An auxiliary reflection module assesses answer completeness post-retrieval. If a response fails to address the core requirement or exhibits evidence of information loss or reasoning gaps, the reflection module autonomously rewrites the query, triggering further retrieval and enabling multi-turn iterative refinement.

Empirical Results

On the LOCOMO and LongMemEval benchmarks, HyMem establishes new state-of-the-art accuracy under strict computational constraints:

On LOCOMO, it surpasses all baselines in overall accuracy and demonstrates substantial gains on multi-hop (+10.46%) and open-domain (+5.20%) tasks compared to full-context methods.
On LongMemEval, HyMem maintains a leading score of 75.00%, confirming consistent robustness to ultra-long contexts.

Efficiency analysis reveals that HyMem reduces average inference token usage by 92.6% compared to naive full-context baselines, without sacrificing accuracy. The system consistently delivers strong performance even at low memory retrieval budgets, and its efficiency stems directly from its ability to process over 70% of queries solely through the lightweight module.

Ablation studies highlight the key contributions of each architectural component. Removing the deep module or Level-2 memory results in up to a 17.4% accuracy deficit, confirming the necessity of dual-granularity design. The reflection module provides further resilience for multi-step dialogue reasoning, and the method's event-level compression maintains superior information density per token versus generic distillation techniques.

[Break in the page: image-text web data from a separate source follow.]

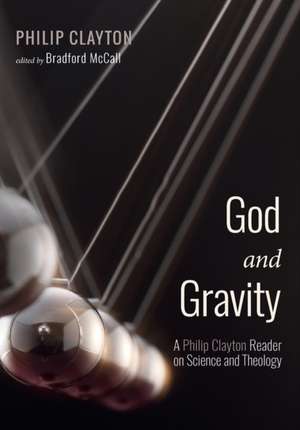 God and Gravity de Philip Clayton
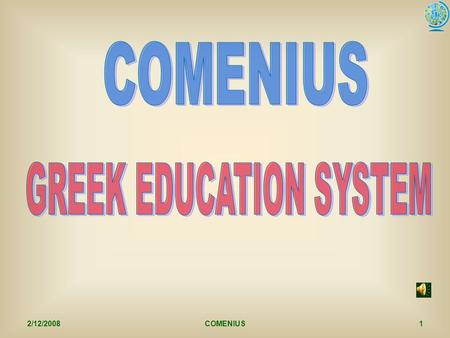 2/12/2008COMENIUS1. 2/12/2008COMENIUS2 MM inistry of National Education and Religious Affairs. PP rimary and Secondary Education Regional Directorates.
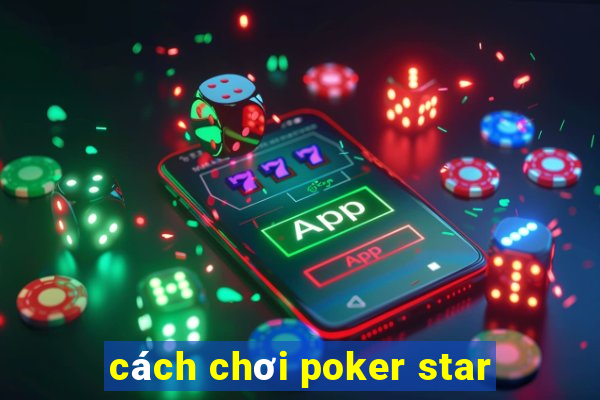 cách chơi poker star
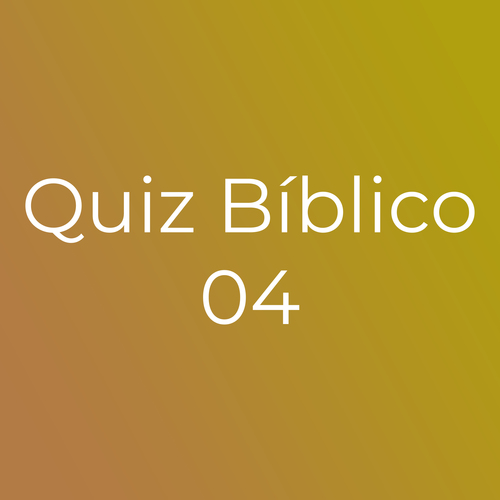 Quiz Bíblico 4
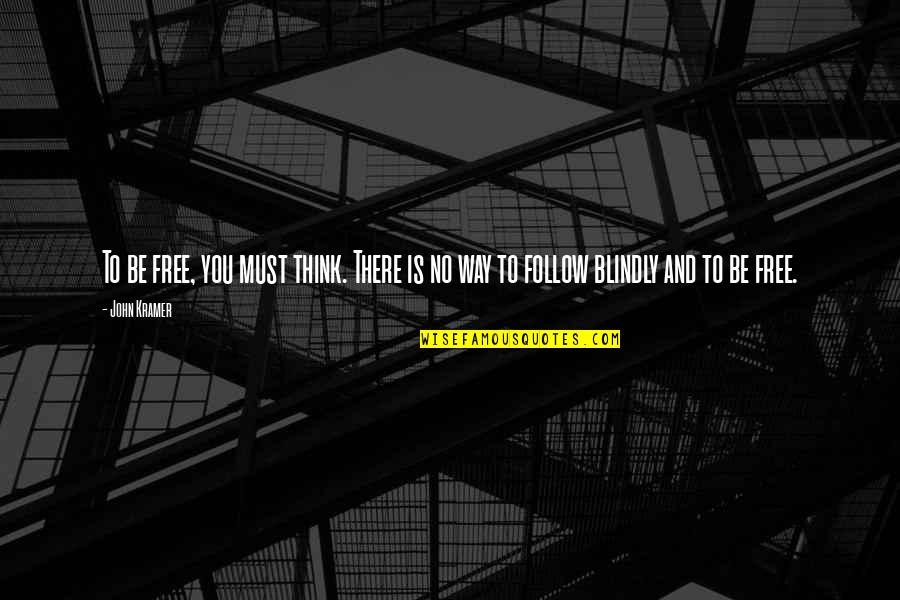Path To Follow Quotes By John Kramer: To be free, you must think. There is
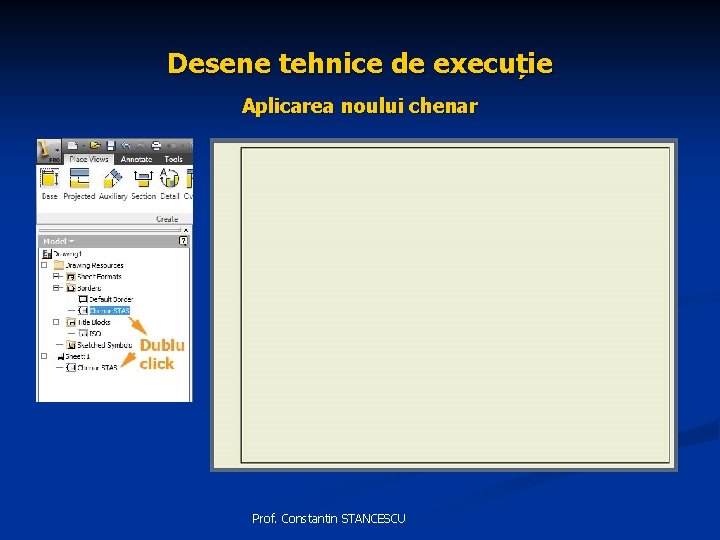 Desene tehnice de execuție Aplicarea noului chenar Prof. Constantin STANCESCU 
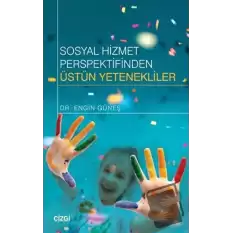 Sosyal Hizmet Perspektifinden Üstün Yetenekliler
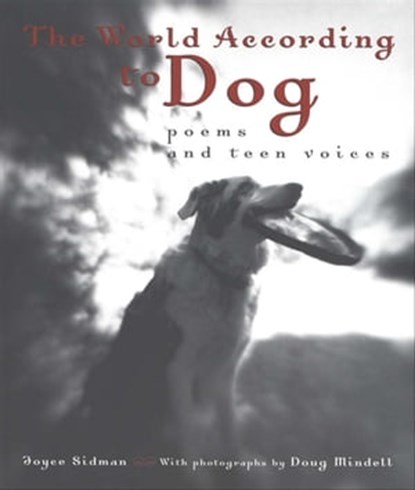 The World According to Dog, Joyce Sidman ; Doug Mindell - Ebook - 9780547562315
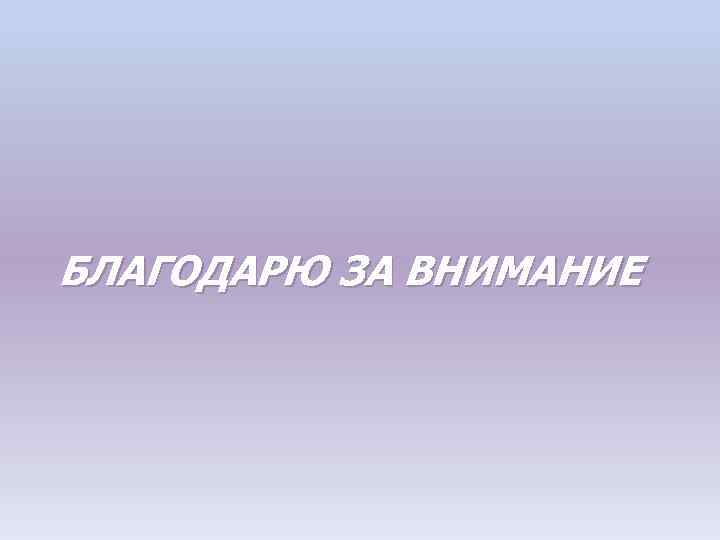 БЛАГОДАРЮ ЗА ВНИМАНИЕ 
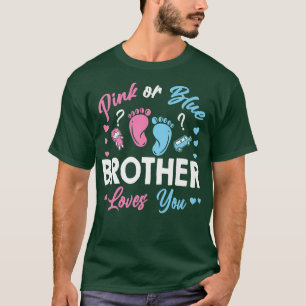 T-shirt Rose Or Blue Brother Loves You Gender Reveal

Theoretical and Practical Implications

HyMem formalizes a principle—dynamic cognitive economy—that has broad implications for scalable LLM agent memory:

Expressive Adaptivity: The hybrid system enables agents to modulate information granularity in situ, allowing for context-appropriate recall in production deployments without retraining base models. This supports seamless integration with both open and closed-source LLMs.
Robust Iterative Reasoning: The separation of context retrieval, answer generation, and post-hoc reflection not only maximizes resource utilization but also provides a strong defense against hallucination and error propagation, a critical aspect for safety-sensitive deployments.

Practically, HyMem’s architecture sets a new paradigm for retrieval-augmented systems: it balances the competing requirements of efficiency, flexibility, and reliability without relying on fine-tuning or massive engineering overhead. Its modular design admits future improvements—such as personalized memory granularity, integration with structured knowledge graphs, and active forgetting mechanisms—while providing theoretical insights into cognitive control for artificial agents.

Future Directions

The HyMem framework suggests several avenues for research advancement:

Granularity Optimization: Dynamically learning optimal partitioning and compression strategies per user or task could yield further gains in both efficiency and stability for personalized agents.
Integration with Planning and Decomposition: Tighter coupling between memory scheduling and advanced agent planning pipelines may facilitate more complex, multi-agent or multi-domain dialogues.
Theoretical Analysis: Formal characterization of the trade-off surfaces between retrieval granularity, reasoning capacity, and agent reliability in long-horizon, open-domain settings remains an open challenge.

Conclusion

HyMem brings a principled, architecture-driven approach to the core challenge of adaptive long-term memory for LLM agents, demonstrating that cognitive-economical dynamic retrieval can achieve significant improvements in both statistical accuracy and computational efficiency. These results underscore the value of hybrid, modular frameworks for building scalable, resilient, and resource-aware AI systems, and lay foundational groundwork for the next generation of persistent, reasoning-capable agent architectures (2602.13933).